When increasing by the second U-shaped paster 3 in final dual band design, extra radiation zero can be produced, because two
The electric current on groove both sides between individual U-shaped paster is out of phase.Therefore, there are 4 radiation zeros in stopband, greatly enhance
The alternative and compression level of filter antenna.
When the antenna element shown in Fig. 1 and Fig. 2 C is operated in second working band, the first U-shaped paster 2 is energized, the
The non-radiating of two U-shaped paster 3 but as load.On the contrary, when antenna cell operation is in first job frequency band, first is U-shaped
The non-radiating of paster 2 but the second U-shaped paster 3 is encouraged as a part for feed structure.Because two U-shaped pasters and feed are tied
Structure can be separated and designed, therefore can respectively control two working bands.As shown in Fig. 9 A, 9B, by adjusting the first open-circuit
The length L of single short-term in short-term 57With the length p of the first U-shaped paster 22Can be with independent control frequency band higher, by regulation the
The length L of single short-term in two open-circuit short-terms 68With the length p of the second U-shaped paster 31High frequency band can had little influence on
Under conditions of the relatively low frequency band of independent control.

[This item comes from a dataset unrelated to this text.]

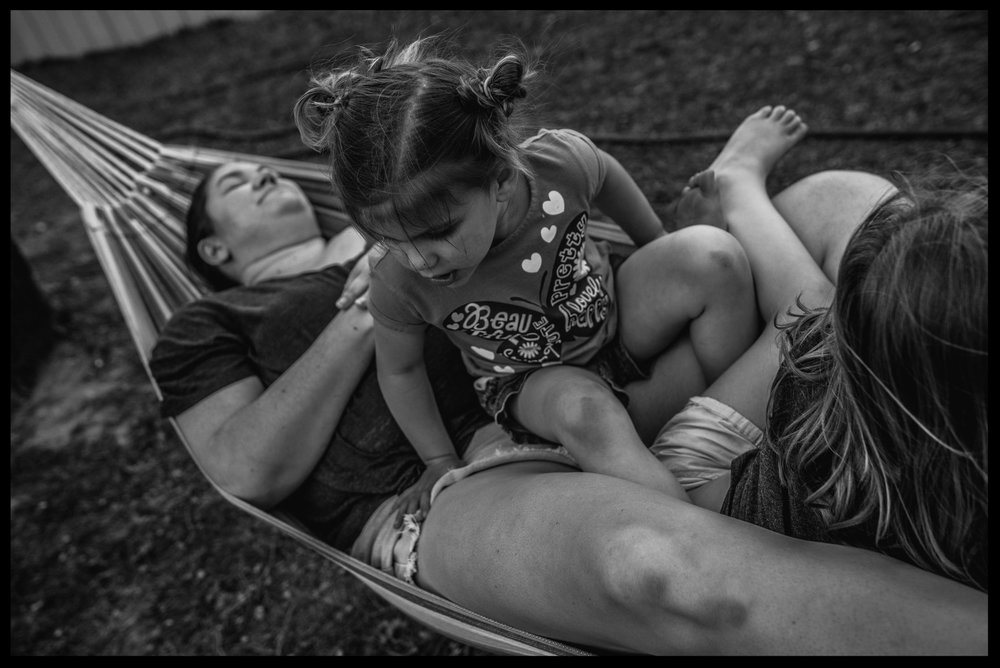 Two sisters sitting on their mother in a hammock, black and white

The low section double frequency-band filtering paster antenna that the utility model embodiment is provided, by by the less first U-shaped patch
Piece 2 is embedded into the opening of the U-shaped paster 3 of larger second, can effectively reduce thickness;By using the first U-shaped paster 2 as
A part for feed structure encourages the second U-shaped paster 3 under high-frequency work pattern, can provide two kinds of harmonic modes, by adjusting
Section two kinds of U-shaped pasters and two kinds of feed structures, can separate two kinds of working frequencies of independent control;In addition, near pass-band can be produced
4 radiation zeros in raw target gain, so as to obtain quasi-elliptic biobelt response.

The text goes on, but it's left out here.